|
En digne héritière de la technologie SUZUKI, la GS 500 E
trouve son inspiration dans le panel des motorisations
SUZUKI,au rayon des moyennes cylindrées. C'est de la
lignée des GS 400 apparue pour la première fois en 1976,
qu'est issu le moteur de cette GS 500 E.
Une motorisation somme toute classique, pour ce bicylindre
vertical qui déjà à l'origine possédait un double arbre à
cames en tête (2 soupapes par cylindre), avec tendeur de
chaîne de distribution automatique, et des manetons de
vilebrequin calés à 180' ainsi qu'un arbre d'équilibrage
pour atténuer les vibrations de l'équipage mobile. Les
modifications essentielles liées aux évolutions techniques
se retrouvent au niveau de l'alimentation, qui se fait par
deux carburateurs Mikuni à dépression (0 33 mm) à
boisseaux plats (système Slîngshot adopté sur les GSX).

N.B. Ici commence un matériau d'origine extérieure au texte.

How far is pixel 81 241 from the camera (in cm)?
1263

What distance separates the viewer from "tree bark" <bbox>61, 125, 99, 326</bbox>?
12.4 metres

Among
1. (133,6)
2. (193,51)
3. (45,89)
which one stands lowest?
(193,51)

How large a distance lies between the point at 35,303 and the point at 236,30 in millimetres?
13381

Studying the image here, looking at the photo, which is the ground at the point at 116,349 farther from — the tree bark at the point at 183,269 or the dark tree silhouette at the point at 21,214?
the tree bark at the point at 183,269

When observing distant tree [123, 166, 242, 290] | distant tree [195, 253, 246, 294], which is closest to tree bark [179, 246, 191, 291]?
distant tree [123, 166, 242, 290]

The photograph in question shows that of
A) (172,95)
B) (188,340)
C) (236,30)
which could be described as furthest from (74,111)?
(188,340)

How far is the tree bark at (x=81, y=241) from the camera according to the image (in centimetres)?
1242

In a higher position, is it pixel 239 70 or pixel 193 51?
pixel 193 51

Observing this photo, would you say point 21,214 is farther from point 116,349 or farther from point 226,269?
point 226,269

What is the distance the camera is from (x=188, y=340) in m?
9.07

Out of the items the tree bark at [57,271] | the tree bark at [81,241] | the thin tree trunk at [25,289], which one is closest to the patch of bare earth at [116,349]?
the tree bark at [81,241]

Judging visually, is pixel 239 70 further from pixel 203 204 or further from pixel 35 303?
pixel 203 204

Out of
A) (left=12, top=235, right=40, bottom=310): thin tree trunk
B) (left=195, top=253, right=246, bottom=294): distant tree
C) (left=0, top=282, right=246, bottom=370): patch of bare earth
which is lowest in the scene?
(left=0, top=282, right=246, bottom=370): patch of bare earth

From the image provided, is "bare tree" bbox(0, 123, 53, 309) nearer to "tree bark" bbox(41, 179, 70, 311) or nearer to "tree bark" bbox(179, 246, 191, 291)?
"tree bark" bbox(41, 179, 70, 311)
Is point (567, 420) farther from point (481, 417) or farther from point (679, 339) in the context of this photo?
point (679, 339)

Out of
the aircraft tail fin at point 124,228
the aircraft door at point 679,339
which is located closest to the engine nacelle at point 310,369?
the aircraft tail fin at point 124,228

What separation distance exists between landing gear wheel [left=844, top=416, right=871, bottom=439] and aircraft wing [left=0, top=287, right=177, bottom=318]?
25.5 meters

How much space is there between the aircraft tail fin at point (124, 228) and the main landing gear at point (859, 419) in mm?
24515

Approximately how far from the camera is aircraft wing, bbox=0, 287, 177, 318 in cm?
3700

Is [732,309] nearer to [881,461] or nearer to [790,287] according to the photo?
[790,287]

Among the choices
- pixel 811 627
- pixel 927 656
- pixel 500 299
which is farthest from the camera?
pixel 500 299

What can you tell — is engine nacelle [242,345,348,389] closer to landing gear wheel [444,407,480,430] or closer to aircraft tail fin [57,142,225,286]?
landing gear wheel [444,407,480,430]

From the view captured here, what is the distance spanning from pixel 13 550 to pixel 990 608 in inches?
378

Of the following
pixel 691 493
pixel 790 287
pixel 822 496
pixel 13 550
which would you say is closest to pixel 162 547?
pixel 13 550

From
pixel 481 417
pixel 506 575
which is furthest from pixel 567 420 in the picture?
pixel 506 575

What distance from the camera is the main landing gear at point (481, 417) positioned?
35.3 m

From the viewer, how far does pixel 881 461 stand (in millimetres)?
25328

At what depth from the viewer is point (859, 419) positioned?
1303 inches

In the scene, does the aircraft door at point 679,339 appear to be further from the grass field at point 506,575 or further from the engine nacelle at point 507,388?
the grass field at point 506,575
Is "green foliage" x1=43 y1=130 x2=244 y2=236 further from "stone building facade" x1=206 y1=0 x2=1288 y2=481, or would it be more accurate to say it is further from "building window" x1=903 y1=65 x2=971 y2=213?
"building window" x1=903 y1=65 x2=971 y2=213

Une culasse dotée de chambres de combustion optimisées
système STDCC (Suzuki Twin Double Combustion Chambers).
Quant au vilebrequin, il est maintenant monobloc et monté
sur des demi-coussinets.
A la fois simple et performant ce bicylindre trouve sa
propre personnalité par l'adoption d'une partie cycle
moderne. Pour plus de rigidité le cadre est en acier de
section rectangulaire à structure latéral, assisté pour
plus de confort par un mono amortisseur arrière, système
FullFloater qui équipe la majeur partie de la gamme chez
SUZUKI. Sur le modèle N de 1992, la fourche est équipée
d'un réglage en précontrainte du ressort, au niveau des
bouchons supérieurs des bras de fourche. La sécurité n'est
pas oubliée, puisque outre le disque arrière, le freinage
avant est confié à un disque flottant de 0 310 mm avec
étrier double pistons.
Ce savant mariage allié aux ingrédients, qui font le
succès de la marque robustesse, simplicité, fiabilité,
performance, nous donne un ensemble simple et facile à
vivre au quotidien. Cette moto rompt avec la tendance
actuelle, qui veut que toute moto doit. avoir un " R " de
quelque chose pour avoir les faveurs du public. Loin des
carénages, la GS 500 laisse donc apparaître sa mécanique
pour séduire une clientèle plus attirée par la pratique
moto que par le mimétisme des motos actuelles sur celles
de grands-prix.
En quatre années d'existence la GS 500 E est devenue une
moto qui à fait école aussi bien pour apprendre, que pour
des motards en quête de moto homogène. En effet, les
caractéristiques techniques, la simplicité d'entretien
aussi bien que la géométrie générale de la moto et la
facilité de prise en main font de cette moto, un outil qui
répond parfaitement aux besoins des moto-écoles. Du point
de vue pécunier, cette moyenne cylindrée est très
abordable au niveau investissement et entretien.